Governments acquire technology by publishing RFPs and awarding contracts. Developers of open source software aren’t in the habit of responding to RFPs with bids of $0 that say “just go ahead and download my software and use it.” Many agencies lack the in-house knowledge about how to install software, or don’t have the ability to use the services required. So instructions like “throw this up on a Heroku instance, set up a Mailgun account and plug your API key into the config file, which should live on S3” are somewhere between baffling and logistically impossible.

Although Data Seal is simple to install by many developers’ standards—it’s a basic Django application that uses GnuPG and a Python GnuPG wrapper—it falls into the category of “Free As In Helicopter”—it costs nothing, but requires so much knowledge about how to set up and operate as to be implausible.

Solution: Make it possible for governments to pay for our free software.

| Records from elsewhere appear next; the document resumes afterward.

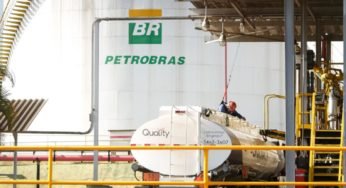 Petrobras anuncia corte de 5,2% no preço da gasolina para distribuidoras
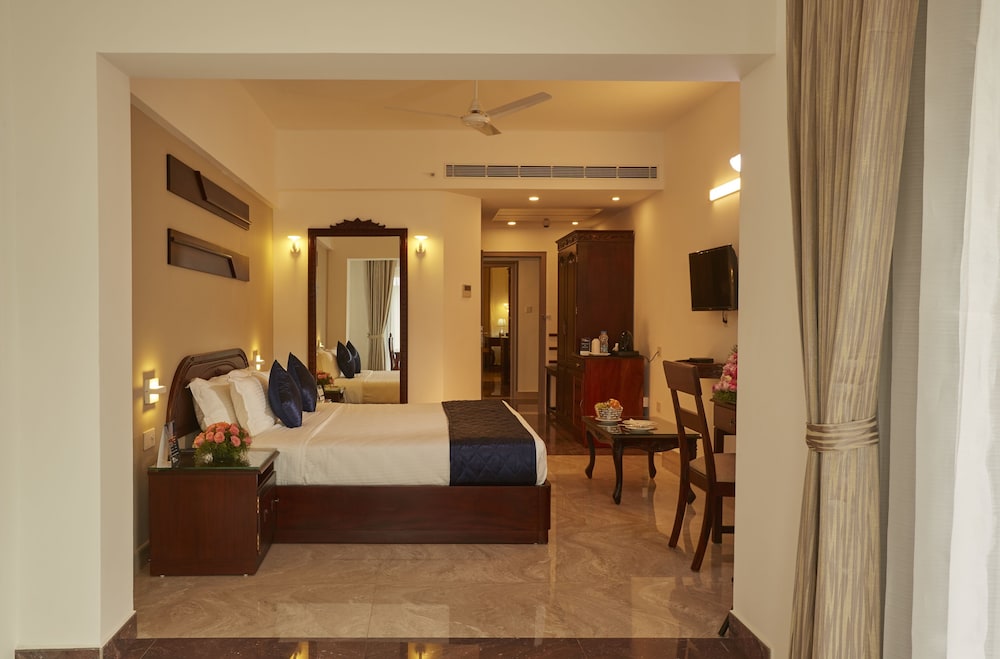 Sterling Guruvayur 13/41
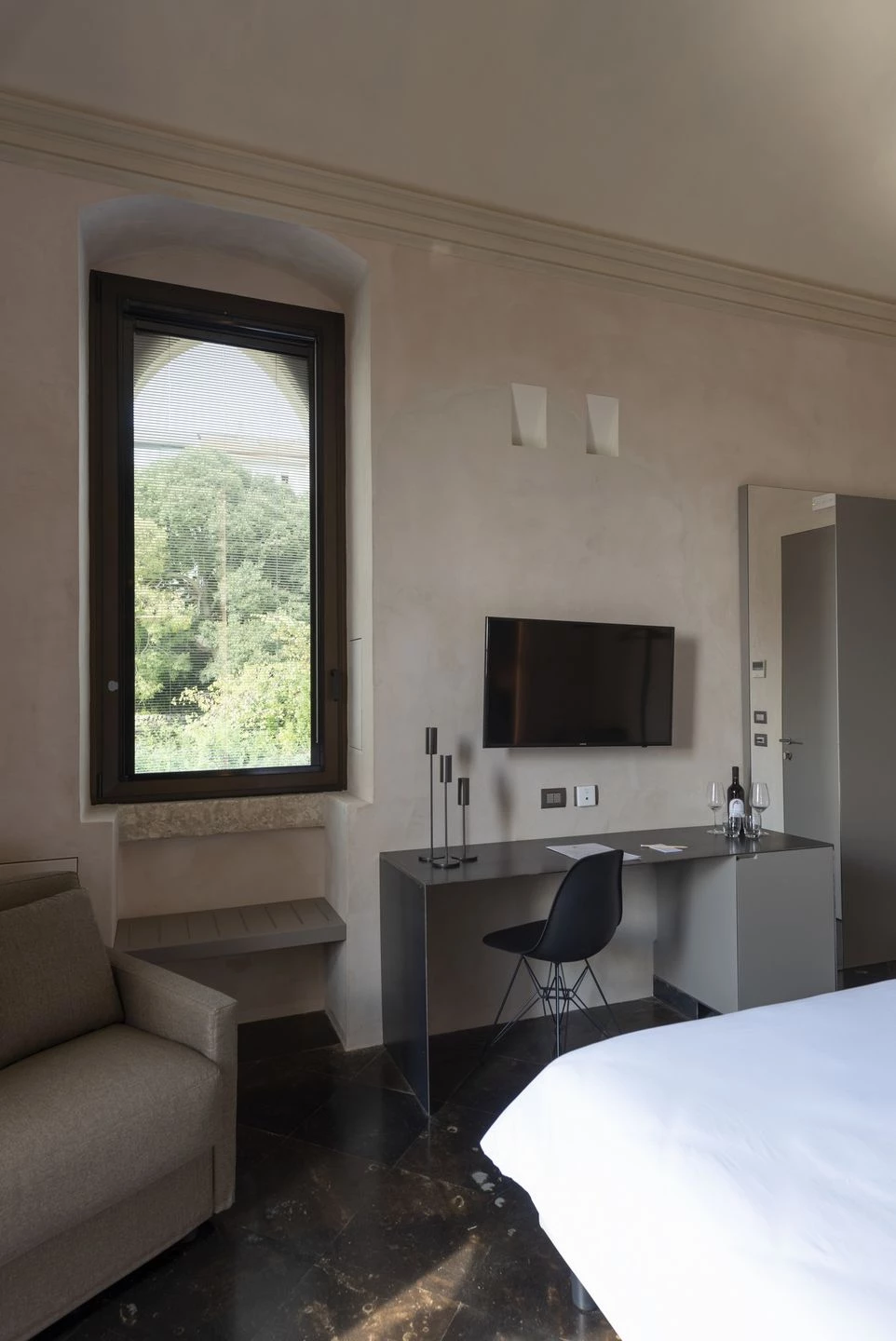 意大利修复古堡别墅,新旧对话的光影空间-40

So late last year we went back to Silicon Valley Software Group, the vendor that built Data Seal, and explained that—congratulations!—they were now the world’s leading experts in Data Seal, and consequently in a great position to sell hosting services. (Of course, anybody could sell Data Seal hosting services—it’s free software.) They thought that was a fine idea, so they went away for a while and worked on what to do about that.

As of today, Silicon Valley Software Group sells Data Seal hosting, targeted at states that have adopted UELMA. That’s only a dozen today, but will surely be close to 50 within a few years.

screenshot of SVSG’s website

They’ve settled on a pricing structure that’s cheap enough to make it the obvious decision for states, and likely below many states’ threshold for putting a contract up to bid.

Now states can use Data Seal.

Silicon Valley Software Group makes money, states will save money, the public retains access to legal data. Everybody wins.

Open data wins rarely come quickly. They require demand by government, accepted standards to rely on, government buy-in to the proposed solution, and market forces to support that solution. In the case of UELMA, this win will come slower still, over the years that it will take for states to adopt and then implement UELMA. In the meantime, we’ll keep giving talks to state agencies, spreading the message that file verification is a solved problem, that they don’t need to fall back on PDFs, and that they don’t need to pay millions of dollars to a vendor to build a custom system. But they also don’t have to pay nothing. They can do something better—pay a little bit.